- Church: Catholic Church
- Archdiocese: Archdiocese of Cotonou
- In office: 29 October 1999 – 5 March 2005
- Predecessor: Isidore de Souza
- Successor: Marcel Honorat Léon Agboton
- Previous posts: Archbishop of Parakou (1997-1999) Bishop of Parakou (1976-1997)

Orders
- Ordination: 21 December 1957
- Consecration: 25 July 1976 by Bernardin Gantin

Personal details
- Born: 21 February 1929 Abomey, Colony of Dahomey and Dependencies, French West Africa, French Empire
- Died: 22 August 2017 (aged 88) Bohicon, Zou Department, Benin

= Nestor Assogba =

Beninese Roman Catholic archbishop

Nestor Assogba (21 February 1929 - 22 August 2017) was a Catholic archbishop from Benin.
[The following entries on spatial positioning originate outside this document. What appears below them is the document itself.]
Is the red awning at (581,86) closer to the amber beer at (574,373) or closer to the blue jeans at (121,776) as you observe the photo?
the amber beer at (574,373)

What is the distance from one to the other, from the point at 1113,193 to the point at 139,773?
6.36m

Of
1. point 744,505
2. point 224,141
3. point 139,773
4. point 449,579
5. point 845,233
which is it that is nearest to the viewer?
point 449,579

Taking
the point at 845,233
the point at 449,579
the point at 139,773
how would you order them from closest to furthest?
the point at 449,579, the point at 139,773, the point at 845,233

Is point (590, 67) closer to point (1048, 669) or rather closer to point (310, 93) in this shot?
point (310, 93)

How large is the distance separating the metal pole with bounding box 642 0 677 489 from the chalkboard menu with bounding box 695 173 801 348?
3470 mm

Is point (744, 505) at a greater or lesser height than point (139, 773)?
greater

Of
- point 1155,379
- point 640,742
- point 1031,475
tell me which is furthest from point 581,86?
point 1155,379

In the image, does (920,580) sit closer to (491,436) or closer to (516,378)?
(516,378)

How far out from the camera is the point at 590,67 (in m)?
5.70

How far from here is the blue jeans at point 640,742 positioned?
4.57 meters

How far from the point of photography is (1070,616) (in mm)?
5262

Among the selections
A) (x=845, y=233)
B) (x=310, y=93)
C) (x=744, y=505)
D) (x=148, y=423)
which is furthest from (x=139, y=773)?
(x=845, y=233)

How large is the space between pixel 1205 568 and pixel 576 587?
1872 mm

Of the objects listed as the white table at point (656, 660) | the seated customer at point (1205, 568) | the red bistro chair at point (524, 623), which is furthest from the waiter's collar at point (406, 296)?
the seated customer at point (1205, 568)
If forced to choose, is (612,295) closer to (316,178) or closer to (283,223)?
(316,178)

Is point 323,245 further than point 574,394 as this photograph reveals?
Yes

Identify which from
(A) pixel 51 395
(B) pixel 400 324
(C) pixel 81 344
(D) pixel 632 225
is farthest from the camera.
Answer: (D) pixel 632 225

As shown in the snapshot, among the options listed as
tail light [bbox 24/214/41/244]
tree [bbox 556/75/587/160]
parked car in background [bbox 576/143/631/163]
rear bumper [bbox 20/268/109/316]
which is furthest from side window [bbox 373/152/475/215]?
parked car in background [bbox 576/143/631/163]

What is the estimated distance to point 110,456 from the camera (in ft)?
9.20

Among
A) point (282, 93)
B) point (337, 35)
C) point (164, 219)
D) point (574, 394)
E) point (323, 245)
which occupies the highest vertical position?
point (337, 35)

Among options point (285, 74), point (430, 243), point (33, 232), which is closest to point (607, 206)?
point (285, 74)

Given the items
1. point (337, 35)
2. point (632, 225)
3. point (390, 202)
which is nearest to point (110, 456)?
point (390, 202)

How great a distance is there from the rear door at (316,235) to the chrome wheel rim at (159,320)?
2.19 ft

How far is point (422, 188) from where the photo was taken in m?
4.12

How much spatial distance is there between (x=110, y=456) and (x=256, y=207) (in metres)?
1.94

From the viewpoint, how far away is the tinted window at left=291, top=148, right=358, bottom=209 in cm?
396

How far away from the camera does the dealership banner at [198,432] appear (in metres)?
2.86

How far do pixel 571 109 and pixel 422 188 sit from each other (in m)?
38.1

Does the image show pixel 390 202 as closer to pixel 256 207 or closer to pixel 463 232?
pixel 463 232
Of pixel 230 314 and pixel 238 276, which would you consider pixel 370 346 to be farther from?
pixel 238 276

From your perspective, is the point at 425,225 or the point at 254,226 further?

Assogba was born in Abomey. He was ordained as a priest on 21 December 1957 and appointed Bishop of Parakou on 10 April 1976. He was ordained on 25 July that year. He served as Archbishop of Parakou from 16 October 1997 until 29 October 1999, when he was appointed Archbishop of Cotonou. He served in Cotonou for 51/2 years before retiring from service on 5 March 2005.